Il Parlamento italiano si trova a fronteggiare la crisi economica del nostro paese cercando di limitare i danni degli speculatori sui titoli del Belpaese.

È chiaro che in questo gioco delle quotazioni finanziarie, hanno una parte da leone le agenzie di rating.

A loro è rivolta l’accusa della Commissione Finanze della Camera per aggiotaggio e destabilizzazione del mercato dei titoli di Stato.

Il passaggio ulteriore richiesto dal nostro Parlamento è quello di denunciare le agenzie di rating all’European Securities market authority.

La risoluzione della Commissione è stata firmata in primis da Maurizio Bernardo, capogruppo del PdL, ma ha accolto tra i firmatari esponenti di ogni compagine politica.

Ciò che si chiede oltre la denuncia, è di affidarsi all’Unione Europea per fondare un’agenzia di rating a marchio UE.

Quel che viene incriminato è la proprietà privata delle agenzie di rating. Il Parlamento del nostro paese sottolinea che spesso dietro queste agenzie in grado di determinare l’andamento dei titoli sul mercato, ci sono investitori e speculatori. Il che fa pensar che i giudizi siano pilotati da chi ha in mente una strategia finanziaria di lungo periodo.

La questione è così delicata che contro le agenzie di rating si è scatenata anche l’azione della Consob, interessata a rendere trasparenti i meccanismi di questi enti.

■ Esercizi da svolgere:
- A) Rispondi a queste domande sul brano delle agenzie di rating:
(i) Chi ha firmato per primo la risoluzione della Commissione?
(ii) A quale autorità il Parlamento chiede di denunciare le agenzie di rating?
(iii) Quale ente vuole rendere trasparenti i meccanismi delle agenzie di rating?
- B) Trascrivi dal brano sulle agenzie di rating la parte che comincia con "Quel che viene" e va avanti fino a "di questi enti.".

■ Estratti dall'elenco:
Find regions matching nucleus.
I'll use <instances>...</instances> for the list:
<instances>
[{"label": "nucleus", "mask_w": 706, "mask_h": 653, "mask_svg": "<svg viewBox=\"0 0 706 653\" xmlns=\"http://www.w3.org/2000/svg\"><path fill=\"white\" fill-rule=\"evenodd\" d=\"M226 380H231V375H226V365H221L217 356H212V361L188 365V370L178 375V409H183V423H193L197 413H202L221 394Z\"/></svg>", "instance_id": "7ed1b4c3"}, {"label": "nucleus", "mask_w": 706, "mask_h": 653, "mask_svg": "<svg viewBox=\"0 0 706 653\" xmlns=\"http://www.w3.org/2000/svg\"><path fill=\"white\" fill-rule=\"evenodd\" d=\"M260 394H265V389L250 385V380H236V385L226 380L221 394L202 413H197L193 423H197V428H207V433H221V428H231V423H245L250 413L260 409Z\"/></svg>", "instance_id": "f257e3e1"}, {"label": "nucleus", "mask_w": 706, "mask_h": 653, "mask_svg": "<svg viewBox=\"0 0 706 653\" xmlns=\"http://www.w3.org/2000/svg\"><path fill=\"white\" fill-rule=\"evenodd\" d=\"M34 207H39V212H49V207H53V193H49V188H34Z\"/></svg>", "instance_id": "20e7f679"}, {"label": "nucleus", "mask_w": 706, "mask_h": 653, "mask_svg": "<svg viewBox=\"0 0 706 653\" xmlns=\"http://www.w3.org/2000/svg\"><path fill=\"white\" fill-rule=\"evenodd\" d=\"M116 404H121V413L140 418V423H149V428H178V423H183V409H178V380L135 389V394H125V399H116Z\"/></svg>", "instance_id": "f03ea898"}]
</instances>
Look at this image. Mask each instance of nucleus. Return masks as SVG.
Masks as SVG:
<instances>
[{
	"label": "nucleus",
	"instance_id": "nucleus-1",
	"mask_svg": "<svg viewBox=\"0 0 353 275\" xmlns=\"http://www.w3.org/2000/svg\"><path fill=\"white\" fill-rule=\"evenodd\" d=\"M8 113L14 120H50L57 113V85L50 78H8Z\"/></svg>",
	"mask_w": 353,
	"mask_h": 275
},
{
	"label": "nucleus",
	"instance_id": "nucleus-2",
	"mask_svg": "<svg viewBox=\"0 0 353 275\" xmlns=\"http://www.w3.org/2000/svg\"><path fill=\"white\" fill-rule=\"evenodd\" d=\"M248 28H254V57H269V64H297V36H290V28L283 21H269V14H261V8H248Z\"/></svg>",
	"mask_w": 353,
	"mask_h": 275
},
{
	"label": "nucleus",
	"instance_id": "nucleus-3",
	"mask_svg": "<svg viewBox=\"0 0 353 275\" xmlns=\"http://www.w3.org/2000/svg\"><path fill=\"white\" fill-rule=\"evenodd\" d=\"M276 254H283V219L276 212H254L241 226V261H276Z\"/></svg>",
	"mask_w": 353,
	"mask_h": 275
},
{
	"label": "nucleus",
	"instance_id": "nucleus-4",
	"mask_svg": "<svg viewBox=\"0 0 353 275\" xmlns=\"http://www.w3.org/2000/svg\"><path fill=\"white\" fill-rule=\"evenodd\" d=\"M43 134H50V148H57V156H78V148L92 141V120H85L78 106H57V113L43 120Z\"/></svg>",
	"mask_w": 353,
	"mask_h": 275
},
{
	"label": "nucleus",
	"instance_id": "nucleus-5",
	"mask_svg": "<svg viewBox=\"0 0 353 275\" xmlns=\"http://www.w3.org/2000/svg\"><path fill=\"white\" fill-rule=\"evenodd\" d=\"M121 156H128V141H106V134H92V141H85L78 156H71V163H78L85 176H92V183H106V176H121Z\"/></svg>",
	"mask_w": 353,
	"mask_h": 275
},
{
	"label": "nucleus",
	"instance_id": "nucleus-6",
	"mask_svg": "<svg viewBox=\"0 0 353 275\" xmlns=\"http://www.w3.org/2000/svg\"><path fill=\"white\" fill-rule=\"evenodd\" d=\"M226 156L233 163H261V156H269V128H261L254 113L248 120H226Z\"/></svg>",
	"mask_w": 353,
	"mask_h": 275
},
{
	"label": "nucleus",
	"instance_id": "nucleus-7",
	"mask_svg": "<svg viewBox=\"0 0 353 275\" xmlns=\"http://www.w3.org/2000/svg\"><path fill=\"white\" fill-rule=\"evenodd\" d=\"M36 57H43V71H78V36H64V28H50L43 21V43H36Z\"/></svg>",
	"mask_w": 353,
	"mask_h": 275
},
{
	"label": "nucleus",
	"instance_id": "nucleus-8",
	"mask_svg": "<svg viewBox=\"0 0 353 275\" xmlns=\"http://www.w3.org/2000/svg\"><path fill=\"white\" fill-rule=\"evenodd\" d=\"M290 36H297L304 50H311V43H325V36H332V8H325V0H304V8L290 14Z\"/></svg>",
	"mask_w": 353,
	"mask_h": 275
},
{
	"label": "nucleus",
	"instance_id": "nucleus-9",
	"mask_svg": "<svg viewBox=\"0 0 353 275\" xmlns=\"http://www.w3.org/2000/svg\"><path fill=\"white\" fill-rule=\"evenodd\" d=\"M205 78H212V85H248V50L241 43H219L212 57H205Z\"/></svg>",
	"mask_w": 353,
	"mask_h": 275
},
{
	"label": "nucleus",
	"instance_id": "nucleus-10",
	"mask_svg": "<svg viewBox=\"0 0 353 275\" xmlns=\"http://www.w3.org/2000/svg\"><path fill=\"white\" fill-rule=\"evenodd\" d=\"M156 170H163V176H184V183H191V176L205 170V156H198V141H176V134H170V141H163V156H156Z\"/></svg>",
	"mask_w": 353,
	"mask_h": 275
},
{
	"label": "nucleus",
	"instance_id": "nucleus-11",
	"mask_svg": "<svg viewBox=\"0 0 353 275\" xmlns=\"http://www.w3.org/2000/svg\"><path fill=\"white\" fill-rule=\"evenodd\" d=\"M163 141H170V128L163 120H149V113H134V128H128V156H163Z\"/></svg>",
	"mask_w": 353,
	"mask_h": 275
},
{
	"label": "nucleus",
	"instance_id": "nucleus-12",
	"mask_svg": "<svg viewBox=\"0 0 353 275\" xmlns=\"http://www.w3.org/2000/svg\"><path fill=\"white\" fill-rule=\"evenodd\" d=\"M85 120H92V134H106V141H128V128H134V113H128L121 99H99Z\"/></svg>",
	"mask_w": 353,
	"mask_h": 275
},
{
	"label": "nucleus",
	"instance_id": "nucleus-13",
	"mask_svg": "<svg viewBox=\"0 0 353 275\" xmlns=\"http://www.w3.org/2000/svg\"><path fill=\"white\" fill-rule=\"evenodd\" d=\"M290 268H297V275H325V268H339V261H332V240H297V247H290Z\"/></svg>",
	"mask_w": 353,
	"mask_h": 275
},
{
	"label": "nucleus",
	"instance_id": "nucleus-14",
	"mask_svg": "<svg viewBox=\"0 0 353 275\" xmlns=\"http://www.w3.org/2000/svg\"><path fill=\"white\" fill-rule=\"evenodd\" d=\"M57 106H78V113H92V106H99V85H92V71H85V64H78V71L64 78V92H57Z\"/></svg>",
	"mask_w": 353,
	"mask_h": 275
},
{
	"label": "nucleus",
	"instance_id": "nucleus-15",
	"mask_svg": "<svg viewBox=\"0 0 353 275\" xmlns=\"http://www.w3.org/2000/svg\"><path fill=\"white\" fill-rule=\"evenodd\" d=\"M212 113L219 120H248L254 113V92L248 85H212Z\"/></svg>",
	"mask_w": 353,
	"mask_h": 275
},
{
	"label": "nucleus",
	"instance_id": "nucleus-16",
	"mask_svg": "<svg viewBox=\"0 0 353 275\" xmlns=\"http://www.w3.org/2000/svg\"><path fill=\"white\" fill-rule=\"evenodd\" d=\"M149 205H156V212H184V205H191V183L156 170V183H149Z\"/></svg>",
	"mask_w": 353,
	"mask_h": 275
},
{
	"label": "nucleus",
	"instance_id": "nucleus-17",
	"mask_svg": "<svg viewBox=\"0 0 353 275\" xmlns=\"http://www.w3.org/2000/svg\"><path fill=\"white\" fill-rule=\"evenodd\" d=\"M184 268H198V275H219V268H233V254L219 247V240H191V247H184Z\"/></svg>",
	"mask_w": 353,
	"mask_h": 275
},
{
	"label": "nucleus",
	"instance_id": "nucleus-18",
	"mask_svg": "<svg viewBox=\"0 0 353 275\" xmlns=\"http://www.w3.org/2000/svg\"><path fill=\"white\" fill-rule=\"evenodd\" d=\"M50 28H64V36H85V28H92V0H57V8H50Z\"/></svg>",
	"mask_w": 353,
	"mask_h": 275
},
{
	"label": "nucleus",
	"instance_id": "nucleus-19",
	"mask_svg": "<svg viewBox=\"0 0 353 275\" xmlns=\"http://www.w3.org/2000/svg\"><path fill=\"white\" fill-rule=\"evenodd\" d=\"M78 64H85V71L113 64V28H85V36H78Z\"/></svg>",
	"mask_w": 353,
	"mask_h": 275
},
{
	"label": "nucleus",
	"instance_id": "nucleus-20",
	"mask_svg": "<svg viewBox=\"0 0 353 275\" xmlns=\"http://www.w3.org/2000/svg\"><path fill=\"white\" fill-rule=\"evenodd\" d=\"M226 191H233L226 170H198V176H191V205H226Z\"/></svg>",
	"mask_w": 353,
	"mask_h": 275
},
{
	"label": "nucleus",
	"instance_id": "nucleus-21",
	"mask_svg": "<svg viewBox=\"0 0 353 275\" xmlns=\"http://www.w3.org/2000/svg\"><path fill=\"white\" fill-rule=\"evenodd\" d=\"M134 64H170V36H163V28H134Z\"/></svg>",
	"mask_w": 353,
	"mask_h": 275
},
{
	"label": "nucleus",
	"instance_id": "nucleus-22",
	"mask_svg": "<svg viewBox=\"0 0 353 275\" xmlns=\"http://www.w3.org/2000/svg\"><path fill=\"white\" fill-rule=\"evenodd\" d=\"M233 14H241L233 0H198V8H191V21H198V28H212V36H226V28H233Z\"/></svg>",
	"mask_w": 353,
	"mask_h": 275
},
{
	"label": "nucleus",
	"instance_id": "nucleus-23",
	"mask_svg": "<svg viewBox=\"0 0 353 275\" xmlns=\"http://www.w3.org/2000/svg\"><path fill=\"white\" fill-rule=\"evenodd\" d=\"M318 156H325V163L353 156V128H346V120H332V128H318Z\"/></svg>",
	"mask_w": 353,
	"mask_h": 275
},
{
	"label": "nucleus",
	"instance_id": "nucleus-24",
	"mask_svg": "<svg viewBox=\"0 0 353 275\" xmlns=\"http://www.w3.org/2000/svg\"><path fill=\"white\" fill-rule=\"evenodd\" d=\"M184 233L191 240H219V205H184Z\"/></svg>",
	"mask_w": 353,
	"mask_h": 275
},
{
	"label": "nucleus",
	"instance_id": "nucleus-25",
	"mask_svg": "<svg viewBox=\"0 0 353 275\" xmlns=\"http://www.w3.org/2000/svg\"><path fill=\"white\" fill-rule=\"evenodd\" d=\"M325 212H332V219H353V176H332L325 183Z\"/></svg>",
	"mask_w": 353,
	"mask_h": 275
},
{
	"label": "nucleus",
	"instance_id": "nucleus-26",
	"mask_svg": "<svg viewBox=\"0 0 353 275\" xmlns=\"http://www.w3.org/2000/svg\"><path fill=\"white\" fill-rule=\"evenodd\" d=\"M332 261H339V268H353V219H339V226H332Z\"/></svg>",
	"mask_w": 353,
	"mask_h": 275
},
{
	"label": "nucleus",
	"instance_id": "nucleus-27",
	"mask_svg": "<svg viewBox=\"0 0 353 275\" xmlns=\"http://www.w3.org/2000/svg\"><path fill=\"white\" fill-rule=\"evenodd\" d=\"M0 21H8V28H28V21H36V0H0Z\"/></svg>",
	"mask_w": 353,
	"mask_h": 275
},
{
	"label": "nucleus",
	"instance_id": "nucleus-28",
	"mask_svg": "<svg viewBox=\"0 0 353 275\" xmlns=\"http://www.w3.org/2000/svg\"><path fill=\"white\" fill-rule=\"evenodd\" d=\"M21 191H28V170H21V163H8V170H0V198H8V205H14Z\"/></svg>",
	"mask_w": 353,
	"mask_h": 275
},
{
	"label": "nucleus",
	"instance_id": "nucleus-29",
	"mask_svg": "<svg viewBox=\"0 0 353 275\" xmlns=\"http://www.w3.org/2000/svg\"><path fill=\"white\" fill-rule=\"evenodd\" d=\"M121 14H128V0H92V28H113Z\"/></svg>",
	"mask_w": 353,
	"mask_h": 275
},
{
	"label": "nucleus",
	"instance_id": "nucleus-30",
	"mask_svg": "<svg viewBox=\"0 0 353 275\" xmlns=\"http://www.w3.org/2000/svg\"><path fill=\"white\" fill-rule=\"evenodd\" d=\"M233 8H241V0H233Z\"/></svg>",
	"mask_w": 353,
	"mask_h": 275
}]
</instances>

■ Elenco delle risposte:
- A)
(i) Maurizio Bernardo, capogruppo del PdL.
(ii) All'European Securities market authority.
(iii) La Consob.

- B)
Quel che viene incriminato è la proprietà privata delle agenzie di rating. Il Parlamento del nostro paese sottolinea che spesso dietro queste agenzie in grado di determinare l’andamento dei titoli sul mercato, ci sono investitori e speculatori. Il che fa pensar che i giudizi siano pilotati da chi ha in mente una strategia finanziaria di lungo periodo.

La questione è così delicata che contro le agenzie di rating si è scatenata anche l’azione della Consob, interessata a rendere trasparenti i meccanismi di questi enti.